Hua Takhe (หัวตะเข้, /th/) is a community and marketplace in Lat Krabang District, and the name of the surrounding its location in eastern Bangkok. It is located on the tripoint between Thap Yao, Lat Krabang and Lam Pla Thio Subdistricts

Hua Takhe is in an old community along the Khlong Prawet Burirom, where is a confluence of three khlongs (canals) Prawet Burirom, Lam Pla Thio, and Hua Takhe. Its name meaning "crocodile's head". Because when the khlong was canalize in this area, there was an excavation to discover a small crocodile skull.

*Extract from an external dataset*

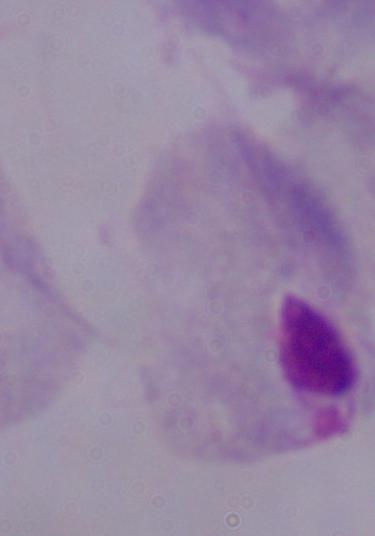
1000x magnification. Photomicrograph. A trichomonad is shown.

It also has become the name of other places around this area were Sisa Chorakhe Noi, Sisa Chorakhe Yai etc.

Presently, the skull of small crocodile and two pieces rostrum of sawfish are enshrined in the local tutelary joss house.

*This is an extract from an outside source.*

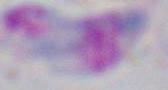 Micrograph. Toxoplasma gondii is seen. Captured at 1000x magnification.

This community dates back to the reign of King Chulalongkorn (Rama V), in those days it was regarded as the center of eastern Bangkok. Hua Takhe consists of old two-story wooden shophouses that has a century-old market with shops selling provisions, dresses, cafés, various types of food (Khanom sai bua is a local delicacy), a TV repair shop, agricultural equipment repair shop, beauty salon, barber, even homestay.

In addition, some house and walls are lathered with chic graffiti in form of photo spot for visitors. Including there are also lanes for cycling around the area as well.

Hua Takhe situated in the Soi Lat Krabang 17, Lat Krabang Rd, flanked by Udomphol Market and Hua Takhe Railway Station, and not far from King Mongkut's Institute of Technology Ladkrabang.